Münster: Streit artet aus – 20-Jähriger greift zum Messer

Zwischen den beiden Gruppen habe sich schnell ein Streit entwickelt, der sich jedoch auf Beleidigungen und einige Schubsereien beschränkt habe. Die Ursache für die Auseinandersetzung ist noch unklar. Als der Streit beendet war und der Angeklagte wieder auf seine Gruppe traf, sollen die Bekannten ihm von dem Vorfall am Aasee in Münster erzählt haben. Daraufhin soll beschlossen worden sein, die Angelegenheit "zu klären", wie es in der Anklageschrift heißt.

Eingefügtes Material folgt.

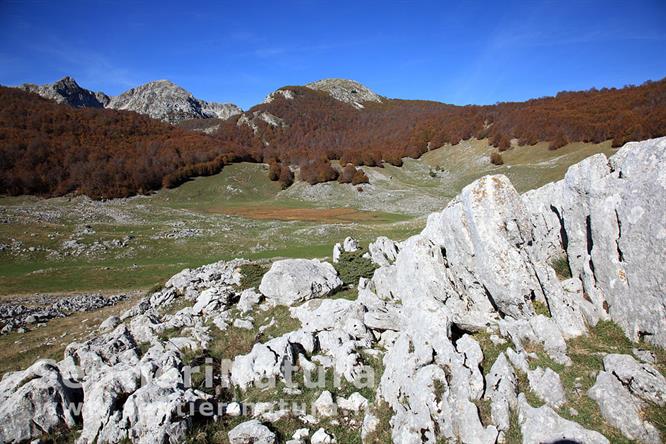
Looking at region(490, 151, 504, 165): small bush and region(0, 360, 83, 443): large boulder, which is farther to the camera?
region(490, 151, 504, 165): small bush

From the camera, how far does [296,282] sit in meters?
27.3

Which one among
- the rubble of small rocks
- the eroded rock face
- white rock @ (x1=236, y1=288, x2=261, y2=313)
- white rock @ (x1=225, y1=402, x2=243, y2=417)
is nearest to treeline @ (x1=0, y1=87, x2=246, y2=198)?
the rubble of small rocks

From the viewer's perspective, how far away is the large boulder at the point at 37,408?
1441 cm

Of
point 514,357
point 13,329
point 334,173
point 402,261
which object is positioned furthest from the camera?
point 334,173

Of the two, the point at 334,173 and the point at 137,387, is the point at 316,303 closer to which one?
the point at 137,387

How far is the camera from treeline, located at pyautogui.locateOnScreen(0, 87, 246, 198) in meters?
122

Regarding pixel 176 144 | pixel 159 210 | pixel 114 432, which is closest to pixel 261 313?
pixel 114 432

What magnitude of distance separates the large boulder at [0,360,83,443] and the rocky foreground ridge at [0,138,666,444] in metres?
0.06

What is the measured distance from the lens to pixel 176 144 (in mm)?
166000

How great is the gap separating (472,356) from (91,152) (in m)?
164

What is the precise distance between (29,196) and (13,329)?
10969 centimetres

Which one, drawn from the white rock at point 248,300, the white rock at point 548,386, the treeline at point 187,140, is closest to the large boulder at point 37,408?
the white rock at point 248,300

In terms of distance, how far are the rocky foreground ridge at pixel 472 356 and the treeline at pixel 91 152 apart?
123278mm

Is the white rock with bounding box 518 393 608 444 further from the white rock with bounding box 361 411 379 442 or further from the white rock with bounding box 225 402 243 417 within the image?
the white rock with bounding box 225 402 243 417
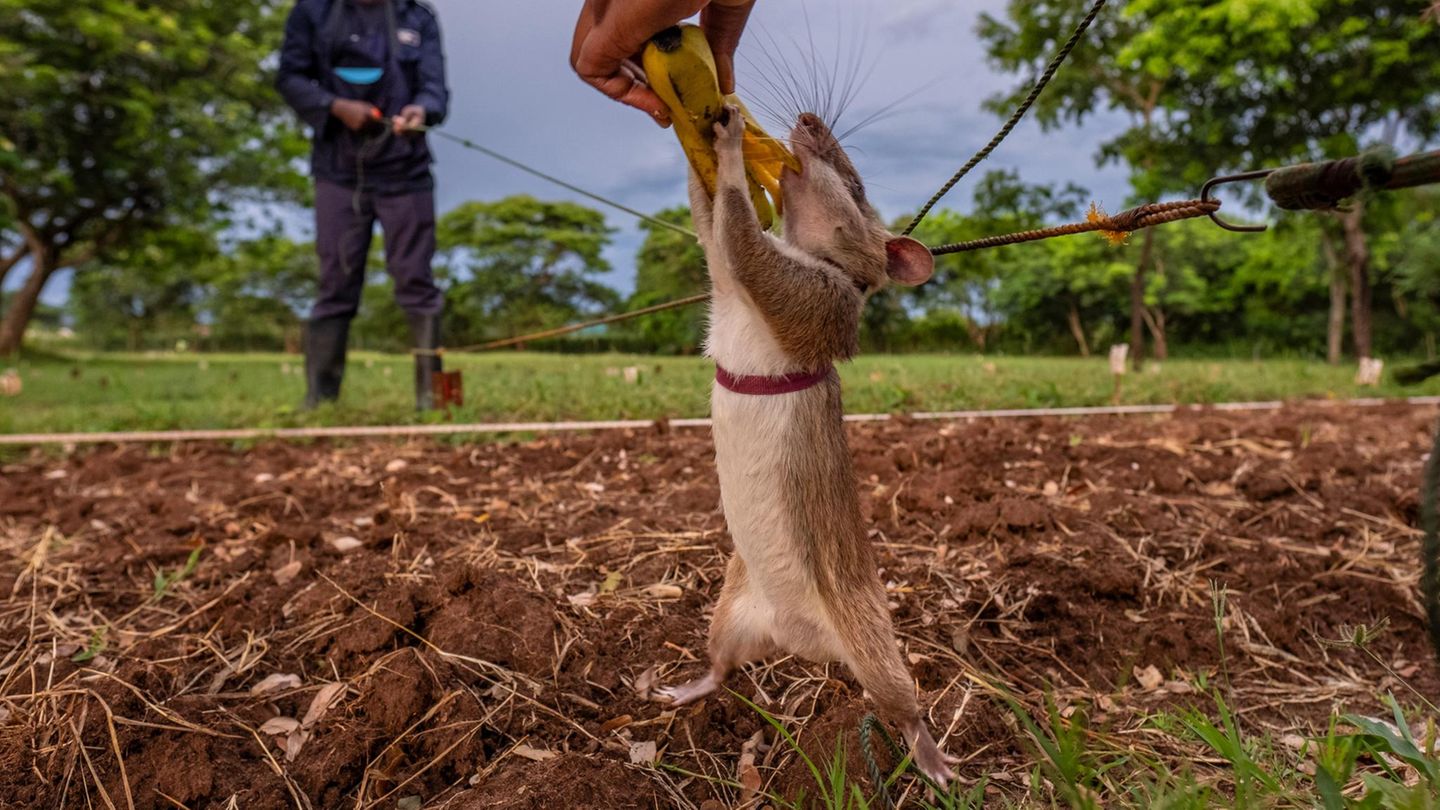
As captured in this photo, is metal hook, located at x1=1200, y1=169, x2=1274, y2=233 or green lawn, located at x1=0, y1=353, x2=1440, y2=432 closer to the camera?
metal hook, located at x1=1200, y1=169, x2=1274, y2=233

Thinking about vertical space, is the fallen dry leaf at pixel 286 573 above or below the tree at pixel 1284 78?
below

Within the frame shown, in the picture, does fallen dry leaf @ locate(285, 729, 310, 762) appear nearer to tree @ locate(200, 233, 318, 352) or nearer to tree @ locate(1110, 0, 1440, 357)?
tree @ locate(1110, 0, 1440, 357)

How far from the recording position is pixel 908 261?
5.70 feet

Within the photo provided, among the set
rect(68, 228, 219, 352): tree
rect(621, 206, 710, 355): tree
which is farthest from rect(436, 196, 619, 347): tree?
rect(68, 228, 219, 352): tree

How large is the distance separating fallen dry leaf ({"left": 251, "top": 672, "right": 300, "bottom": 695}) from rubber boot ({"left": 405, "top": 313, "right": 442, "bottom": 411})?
3884 mm

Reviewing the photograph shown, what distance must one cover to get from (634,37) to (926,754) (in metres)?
1.50

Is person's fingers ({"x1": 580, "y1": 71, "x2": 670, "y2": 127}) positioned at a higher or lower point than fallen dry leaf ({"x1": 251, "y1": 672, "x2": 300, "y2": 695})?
higher

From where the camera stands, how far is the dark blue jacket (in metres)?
5.38

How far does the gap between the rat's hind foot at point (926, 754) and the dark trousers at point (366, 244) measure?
195 inches

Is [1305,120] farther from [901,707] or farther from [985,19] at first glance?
[901,707]

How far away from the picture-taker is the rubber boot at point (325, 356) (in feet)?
18.7

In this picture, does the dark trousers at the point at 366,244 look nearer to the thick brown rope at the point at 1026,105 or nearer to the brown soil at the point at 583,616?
the brown soil at the point at 583,616

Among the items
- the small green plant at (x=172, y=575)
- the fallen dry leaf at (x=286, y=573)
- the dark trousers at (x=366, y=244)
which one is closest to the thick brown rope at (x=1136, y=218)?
the fallen dry leaf at (x=286, y=573)

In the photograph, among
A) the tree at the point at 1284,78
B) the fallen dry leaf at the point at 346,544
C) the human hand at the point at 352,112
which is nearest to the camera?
the fallen dry leaf at the point at 346,544
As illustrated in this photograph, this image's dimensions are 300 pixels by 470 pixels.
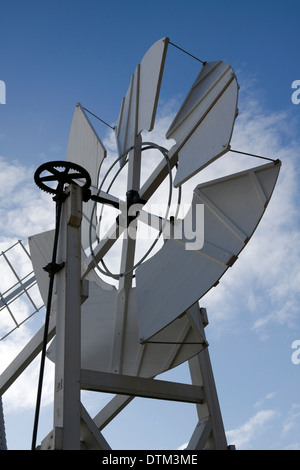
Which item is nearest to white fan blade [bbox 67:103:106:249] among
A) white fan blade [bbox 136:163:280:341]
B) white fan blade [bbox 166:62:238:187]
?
white fan blade [bbox 166:62:238:187]

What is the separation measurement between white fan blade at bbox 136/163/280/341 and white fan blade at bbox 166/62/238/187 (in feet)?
1.05

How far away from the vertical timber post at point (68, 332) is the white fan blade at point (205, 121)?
4.00 ft

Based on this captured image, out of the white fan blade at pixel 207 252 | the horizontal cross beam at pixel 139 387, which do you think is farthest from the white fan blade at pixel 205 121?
the horizontal cross beam at pixel 139 387

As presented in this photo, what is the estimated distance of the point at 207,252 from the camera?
6.04m

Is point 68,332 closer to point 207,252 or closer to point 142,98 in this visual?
point 207,252

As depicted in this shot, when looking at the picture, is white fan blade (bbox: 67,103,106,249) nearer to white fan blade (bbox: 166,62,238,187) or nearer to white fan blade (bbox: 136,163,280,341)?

Die Gruppe samt dem Angeklagten soll anschließend gezielt in Richtung Torminbrücke gegangen sein, um die anderen Männer aufzufinden. Bei dem erneuten Aufeinandertreffen sollen ein 20- und ein 23-Jähriger noch versucht haben, schlichtend auf beide Parteien einzuwirken. In diesem Moment soll der Beschuldigte dann ein Messer gezückt und dieses dem jüngeren der beiden Männer in den Oberkörper gerammt haben. Das Opfer habe den Angreifer zunächst zu Boden schlagen können, dieser sei jedoch wieder aufgestanden und habe weiter auf den Mann eingestochen. 

Opfer schwebte nach Messerattacke in Münster in Lebensgefahr

Als der Angeklagte von seinem Opfer losgelassen hatte, sei er auf den 23-Jährigen losgegangen und habe ihm mit dem Messer in die Hüfte gestochen. Anschließend floh der Täter vom Tatort, konnte jedoch eine Woche nach der Messerattacke in Münster in Nottuln festgenommen werden. Bei dem Vorfall erlitt der 20-Jährige zwei Stichverletzungen, die ihn zunächst in Lebensgefahr gebracht hatten. Durch eine Notoperation und die intensivmedizinische Behandlung im Krankenhaus konnte dem Mann jedoch das Leben gerettet werden. 

Die Staatsanwaltschaft geht davon aus, dass der Angeklagte bei der Messerattacke in Münster den Tod des 20-Jährigen in Kauf genommen habe. Der gleichaltrige Mann schweigt seit seiner Festnahme Mitte Juni zu den Vorwürfen und sitzt weiter in Untersuchungshaft.